Actually, 3 backslashes will yield one backslash. The first two result
in one (escaped), and the third one, escaped by the previous escaped
backslash ends up being one. My second example showed this, using 6
backslashes instead of 8. Using 4 backslashes works because the second
pair yields and escaped backslash, but it is not necessary.

That does not work reliably under all circumstances though:

irb(main):006:0> "abc".gsub /./, "\\\n"
=> "\\\n\\\n\\\n"
irb(main):007:0> puts("abc".gsub /./, "\\\n")
\
\
\
=> nil
irb(main):008:0> "abc".gsub /./, "\\\\n"
=> "\\n\\n\\n"
irb(main):009:0> puts("abc".gsub /./, "\\\\n")
\n\n\n
=> nil

I think these examples are somewhat misleading, because the escaped
newline (\n) normally includes a backslash. Taking that into account,
i.e. not counting the one that is part of newline character, the first
example is only using 2 backslashes, and the second example is using
3. The same goes for its friends, \a, \r, \f, etc.

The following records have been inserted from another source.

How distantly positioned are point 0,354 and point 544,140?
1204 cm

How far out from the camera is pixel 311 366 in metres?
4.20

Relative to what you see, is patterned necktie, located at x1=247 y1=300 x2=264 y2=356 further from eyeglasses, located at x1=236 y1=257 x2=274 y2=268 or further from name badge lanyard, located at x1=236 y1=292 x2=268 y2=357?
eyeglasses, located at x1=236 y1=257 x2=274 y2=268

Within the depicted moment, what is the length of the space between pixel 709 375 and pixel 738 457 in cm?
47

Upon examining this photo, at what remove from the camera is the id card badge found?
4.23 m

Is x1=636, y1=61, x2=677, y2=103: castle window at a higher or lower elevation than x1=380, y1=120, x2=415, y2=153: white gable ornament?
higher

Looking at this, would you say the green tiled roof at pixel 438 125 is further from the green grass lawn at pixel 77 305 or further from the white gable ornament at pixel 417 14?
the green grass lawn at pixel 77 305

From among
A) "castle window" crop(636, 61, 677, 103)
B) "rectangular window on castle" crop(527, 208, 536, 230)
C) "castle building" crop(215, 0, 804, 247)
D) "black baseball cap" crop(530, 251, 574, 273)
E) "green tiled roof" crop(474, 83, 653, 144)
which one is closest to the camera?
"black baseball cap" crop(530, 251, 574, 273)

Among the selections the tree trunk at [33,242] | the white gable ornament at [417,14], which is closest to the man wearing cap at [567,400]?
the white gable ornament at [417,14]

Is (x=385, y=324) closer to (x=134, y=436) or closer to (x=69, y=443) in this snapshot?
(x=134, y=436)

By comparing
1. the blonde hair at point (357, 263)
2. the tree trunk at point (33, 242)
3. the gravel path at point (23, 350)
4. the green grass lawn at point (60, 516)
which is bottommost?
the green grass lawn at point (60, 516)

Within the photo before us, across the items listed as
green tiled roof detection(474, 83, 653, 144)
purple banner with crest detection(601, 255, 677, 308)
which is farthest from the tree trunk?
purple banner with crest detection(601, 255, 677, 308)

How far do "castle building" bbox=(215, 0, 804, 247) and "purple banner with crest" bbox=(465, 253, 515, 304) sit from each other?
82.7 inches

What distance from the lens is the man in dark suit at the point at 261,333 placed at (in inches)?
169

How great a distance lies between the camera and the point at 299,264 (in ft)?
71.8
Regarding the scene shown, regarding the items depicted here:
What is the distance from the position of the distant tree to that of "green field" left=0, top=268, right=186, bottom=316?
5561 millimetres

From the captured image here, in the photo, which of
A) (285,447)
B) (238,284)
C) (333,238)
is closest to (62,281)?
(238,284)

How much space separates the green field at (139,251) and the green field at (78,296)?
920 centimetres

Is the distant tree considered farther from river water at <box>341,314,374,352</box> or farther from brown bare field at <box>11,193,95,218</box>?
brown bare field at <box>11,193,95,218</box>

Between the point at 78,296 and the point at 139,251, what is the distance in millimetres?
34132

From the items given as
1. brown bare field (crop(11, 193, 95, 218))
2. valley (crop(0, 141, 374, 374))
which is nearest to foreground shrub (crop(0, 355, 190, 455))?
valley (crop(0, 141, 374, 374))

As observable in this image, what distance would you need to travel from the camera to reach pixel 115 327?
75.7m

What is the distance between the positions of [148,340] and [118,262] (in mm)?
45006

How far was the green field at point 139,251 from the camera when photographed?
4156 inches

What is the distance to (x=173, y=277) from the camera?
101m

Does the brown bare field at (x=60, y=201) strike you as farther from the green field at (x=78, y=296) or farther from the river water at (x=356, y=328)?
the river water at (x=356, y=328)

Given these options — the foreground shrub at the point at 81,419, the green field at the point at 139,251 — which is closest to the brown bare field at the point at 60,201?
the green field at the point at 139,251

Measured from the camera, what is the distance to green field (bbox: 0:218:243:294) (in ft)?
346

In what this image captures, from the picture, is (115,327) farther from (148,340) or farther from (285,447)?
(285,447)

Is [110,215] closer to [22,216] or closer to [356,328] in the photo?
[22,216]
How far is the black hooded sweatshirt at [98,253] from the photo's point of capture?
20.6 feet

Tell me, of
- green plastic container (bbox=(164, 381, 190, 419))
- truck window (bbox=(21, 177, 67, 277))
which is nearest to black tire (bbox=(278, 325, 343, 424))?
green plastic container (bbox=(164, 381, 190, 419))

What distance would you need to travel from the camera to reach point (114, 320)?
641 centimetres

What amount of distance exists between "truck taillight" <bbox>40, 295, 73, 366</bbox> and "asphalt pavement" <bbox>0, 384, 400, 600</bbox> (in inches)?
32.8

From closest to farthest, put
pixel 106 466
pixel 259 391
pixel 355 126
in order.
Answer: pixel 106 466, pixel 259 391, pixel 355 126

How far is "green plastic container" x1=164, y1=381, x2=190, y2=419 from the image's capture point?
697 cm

It is safer to use 4 backslashes. This is the only robust way to do
this even though sometimes you can simply use a single backslash (e.g.
\1 instead of \\1) because string parsing is a bit tolerant under some
circumstances:

I don't think this is tolerance from the string parser, it is
recognition of the \1 as a valid octal value.

irb(main):014:0> '\1'
=> "\\1"
irb(main):015:0> '\\1'
=> "\\1"

Here the single quotes are coming into play. Octal escapes are not
recognized within them. But it outputs the string in double quotes,
"forcing" the backslash to be escaped in the output. Backslashes need
to be escaped in single quoted string, just like they do in double
quoted ones, so in the second example ('\\1'), it's just one
backslash, again.

but

irb(main):019:0> "\n"
=> "\n"
irb(main):020:0> "\\n"
=> "\\n"
irb(main):021:0> "\1"
=> "\x01"
irb(main):022:0> "\\1"
=> "\\1"

Here the double quotes are taking effect. The first correctly prints a
newline, the second an escaped one, the third gets recognized as an
octal escape, and the last escapes the meaning of the backslash that
would otherwise cause the 1 to be interpreted as an octal value.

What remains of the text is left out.